I just want to select all the rows (including the row itself) of my data frame between the value "openwebsite" and "closewebsite" (see variable "activity"). Do I need to use the select- or filter-function?
Thank you a lot!
Dataframe:
Person | activity | duration |
---|---|---|
1 | write | 9 |
1 | openwebsite | 8 |
1 | paint | 9 |
1 | write | 2 |
1 | write | 4 |
1 | closewebsite | 9 |
1 | write | 4 |
Output
Person | activity | duration |
---|---|---|
1 | openwebsite | 8 |
1 | paint | 9 |
1 | write | 2 |
1 | write | 4 |
1 | closewebsite | 9 |
CodePudding user response:
start_row <- (1:nrow(df))[df$activity == "openwebsite"]

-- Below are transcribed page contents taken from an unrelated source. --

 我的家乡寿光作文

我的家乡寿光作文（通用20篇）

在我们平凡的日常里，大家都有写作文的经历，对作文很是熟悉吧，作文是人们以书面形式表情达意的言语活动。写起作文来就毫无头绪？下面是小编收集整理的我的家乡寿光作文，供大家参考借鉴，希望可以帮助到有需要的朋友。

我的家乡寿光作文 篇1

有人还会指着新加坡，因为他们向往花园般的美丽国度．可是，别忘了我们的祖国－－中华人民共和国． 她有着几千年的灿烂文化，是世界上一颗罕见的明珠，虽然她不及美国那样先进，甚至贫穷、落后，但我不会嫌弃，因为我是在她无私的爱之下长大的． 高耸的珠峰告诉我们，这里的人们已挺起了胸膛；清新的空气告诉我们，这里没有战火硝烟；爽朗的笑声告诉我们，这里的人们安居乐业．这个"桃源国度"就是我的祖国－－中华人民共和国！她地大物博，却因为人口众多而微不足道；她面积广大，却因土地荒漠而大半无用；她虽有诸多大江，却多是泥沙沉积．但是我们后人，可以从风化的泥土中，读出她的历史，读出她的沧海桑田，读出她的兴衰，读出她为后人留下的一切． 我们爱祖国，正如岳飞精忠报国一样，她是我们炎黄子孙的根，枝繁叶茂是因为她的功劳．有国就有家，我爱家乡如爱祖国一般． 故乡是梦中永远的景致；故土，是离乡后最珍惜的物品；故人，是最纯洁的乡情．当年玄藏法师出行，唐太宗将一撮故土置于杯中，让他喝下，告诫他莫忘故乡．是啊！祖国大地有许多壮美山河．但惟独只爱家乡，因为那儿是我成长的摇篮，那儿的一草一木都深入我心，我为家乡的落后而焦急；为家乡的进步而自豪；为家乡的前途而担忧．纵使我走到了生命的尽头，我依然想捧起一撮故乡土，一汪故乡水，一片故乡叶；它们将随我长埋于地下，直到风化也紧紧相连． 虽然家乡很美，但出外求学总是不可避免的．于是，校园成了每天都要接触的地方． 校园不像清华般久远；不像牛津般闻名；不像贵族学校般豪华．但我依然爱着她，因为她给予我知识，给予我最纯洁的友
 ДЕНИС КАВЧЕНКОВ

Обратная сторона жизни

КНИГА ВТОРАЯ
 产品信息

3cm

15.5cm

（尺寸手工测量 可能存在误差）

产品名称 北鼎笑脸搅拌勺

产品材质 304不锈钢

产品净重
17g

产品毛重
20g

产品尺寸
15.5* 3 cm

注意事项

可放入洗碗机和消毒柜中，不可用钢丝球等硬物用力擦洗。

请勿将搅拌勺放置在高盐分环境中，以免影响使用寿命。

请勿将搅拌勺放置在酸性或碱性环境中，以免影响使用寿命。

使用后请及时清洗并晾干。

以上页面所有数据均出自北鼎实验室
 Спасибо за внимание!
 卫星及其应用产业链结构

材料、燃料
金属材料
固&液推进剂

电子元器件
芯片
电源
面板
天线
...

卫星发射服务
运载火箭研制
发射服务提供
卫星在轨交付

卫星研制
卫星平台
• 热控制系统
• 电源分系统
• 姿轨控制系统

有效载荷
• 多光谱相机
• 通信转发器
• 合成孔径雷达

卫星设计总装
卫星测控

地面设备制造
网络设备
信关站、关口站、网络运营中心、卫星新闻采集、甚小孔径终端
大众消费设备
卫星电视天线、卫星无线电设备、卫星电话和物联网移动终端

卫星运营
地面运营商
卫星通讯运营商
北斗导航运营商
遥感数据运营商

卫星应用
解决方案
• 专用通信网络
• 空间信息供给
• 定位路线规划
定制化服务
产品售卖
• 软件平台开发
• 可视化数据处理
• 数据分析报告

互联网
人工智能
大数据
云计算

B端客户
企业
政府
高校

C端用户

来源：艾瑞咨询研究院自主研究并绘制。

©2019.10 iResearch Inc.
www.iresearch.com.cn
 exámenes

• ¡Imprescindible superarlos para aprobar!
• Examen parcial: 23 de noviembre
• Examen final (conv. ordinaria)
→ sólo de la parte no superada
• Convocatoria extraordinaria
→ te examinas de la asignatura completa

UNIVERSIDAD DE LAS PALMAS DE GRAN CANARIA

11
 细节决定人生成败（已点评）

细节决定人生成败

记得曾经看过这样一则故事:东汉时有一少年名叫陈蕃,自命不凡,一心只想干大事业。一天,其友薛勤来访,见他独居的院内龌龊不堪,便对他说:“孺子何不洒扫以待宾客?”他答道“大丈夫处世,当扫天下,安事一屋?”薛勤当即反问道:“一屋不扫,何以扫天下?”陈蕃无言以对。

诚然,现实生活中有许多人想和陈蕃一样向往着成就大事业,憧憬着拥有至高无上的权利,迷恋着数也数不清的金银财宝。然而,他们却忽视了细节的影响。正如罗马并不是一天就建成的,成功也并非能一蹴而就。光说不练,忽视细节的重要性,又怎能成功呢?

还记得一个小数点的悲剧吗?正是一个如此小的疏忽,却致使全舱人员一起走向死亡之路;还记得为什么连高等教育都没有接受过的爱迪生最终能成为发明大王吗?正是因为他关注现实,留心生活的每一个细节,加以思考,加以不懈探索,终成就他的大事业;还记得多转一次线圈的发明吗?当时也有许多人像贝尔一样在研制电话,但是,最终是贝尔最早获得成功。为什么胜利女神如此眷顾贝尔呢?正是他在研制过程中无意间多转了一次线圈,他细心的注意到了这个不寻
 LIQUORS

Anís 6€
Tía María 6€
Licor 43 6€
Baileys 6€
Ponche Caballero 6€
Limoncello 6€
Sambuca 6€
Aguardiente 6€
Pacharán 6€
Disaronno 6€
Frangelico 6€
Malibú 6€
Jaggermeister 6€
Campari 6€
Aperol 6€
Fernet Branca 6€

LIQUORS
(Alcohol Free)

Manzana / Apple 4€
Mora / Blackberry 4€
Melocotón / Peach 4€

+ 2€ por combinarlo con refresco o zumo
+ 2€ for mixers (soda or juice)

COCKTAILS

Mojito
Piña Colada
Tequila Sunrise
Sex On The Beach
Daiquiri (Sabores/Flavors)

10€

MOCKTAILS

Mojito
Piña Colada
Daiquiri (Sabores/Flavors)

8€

end_row <- (1:nrow(df))[df$activity == "closewebsite"]
df[start_row:end_row,]
Person activity duration
2 1 openwebsite 8
3 1 paint 9
4 1 write 2
5 1 write 4
6 1 closewebsite 9
You can also get the start and end row number with grep
, e.g.
grep("openwebsite", df$activity)
CodePudding user response:
You may try
library(dplyr)
df %>%
filter(1 == cumsum((activity == "openwebsite") -
lag(activity == "closewebsite", default = 0)))
Person activity duration
1 1 openwebsite 8
2 1 paint 9
3 1 write 2
4 1 write 4
5 1 closewebsite 9
or
df %>%
filter(1 <= cumsum(activity == "openwebsite"),
lag(cumsum(activity == "closewebsite")) < 1)